SOURCE DATA
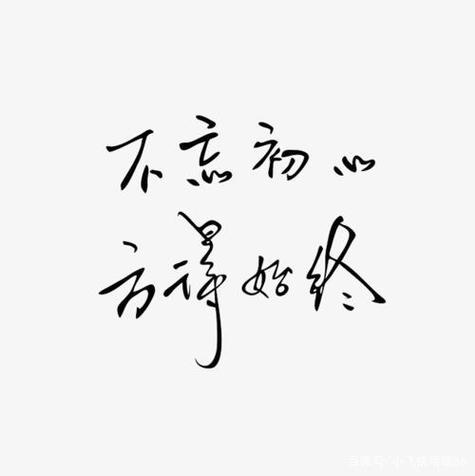 不忘初心方得始终的释义图标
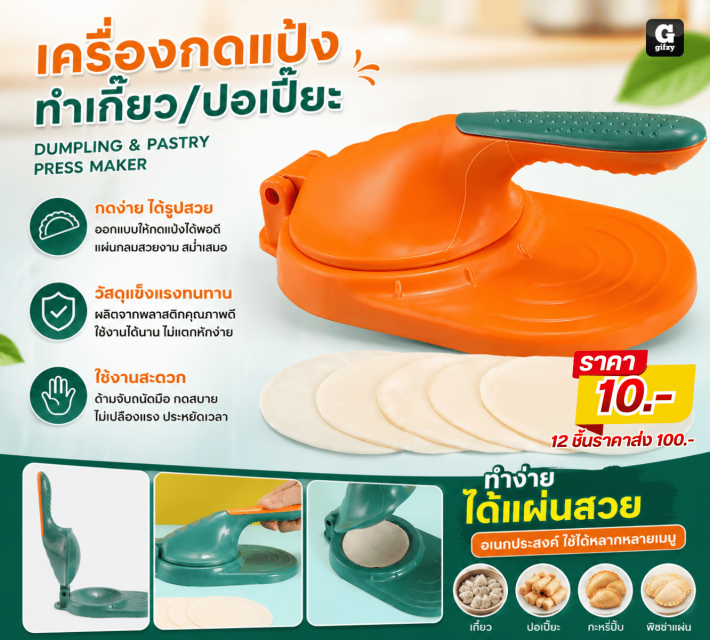 DUMPLING PASTRY PRESS MAKER เครื่องกดแป้ง 12 ชิ้น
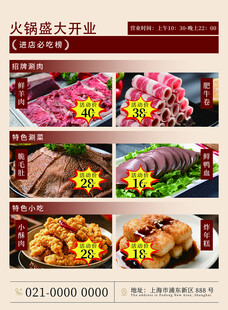 火锅烤肉开业优惠海报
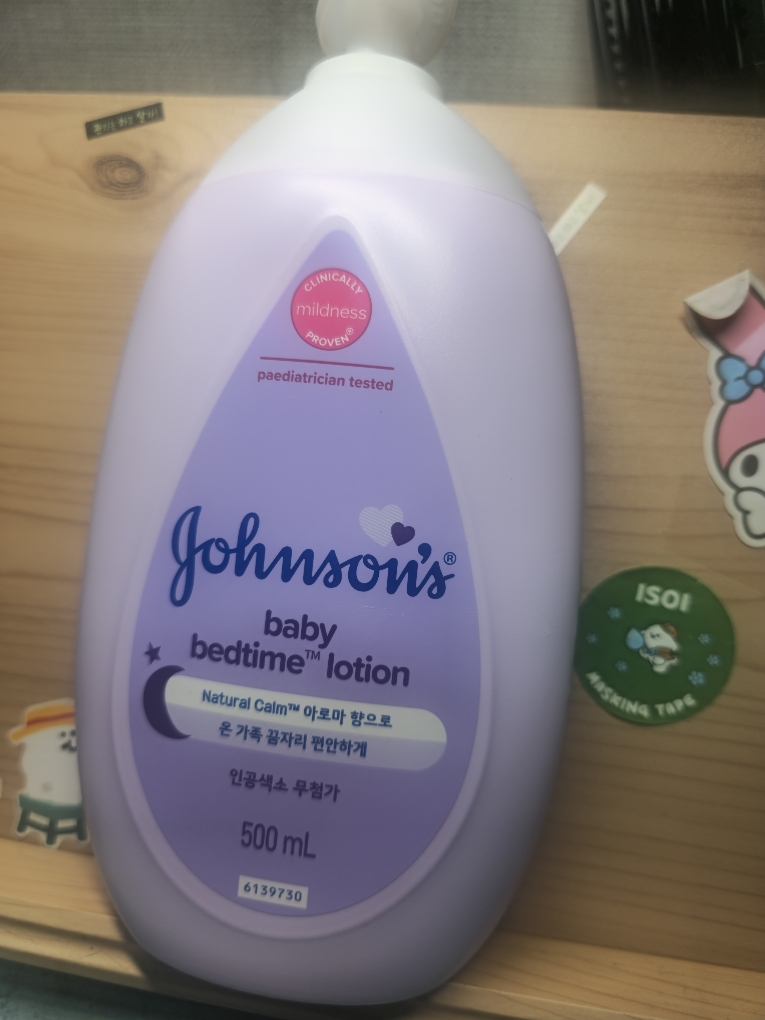 존슨즈베이비 (johnson'sbaby) 베드타임™ 베이비 로션 review image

EXERCISE REQUIREMENTS
Line by line, give the material above again exactly, but without any pictures.

RESPONSE
 不忘初心方得始终的释义图标
 DUMPLING PASTRY PRESS MAKER เครื่องกดแป้ง 12 ชิ้น
 火锅烤肉开业优惠海报
 존슨즈베이비 (johnson'sbaby) 베드타임™ 베이비 로션 review image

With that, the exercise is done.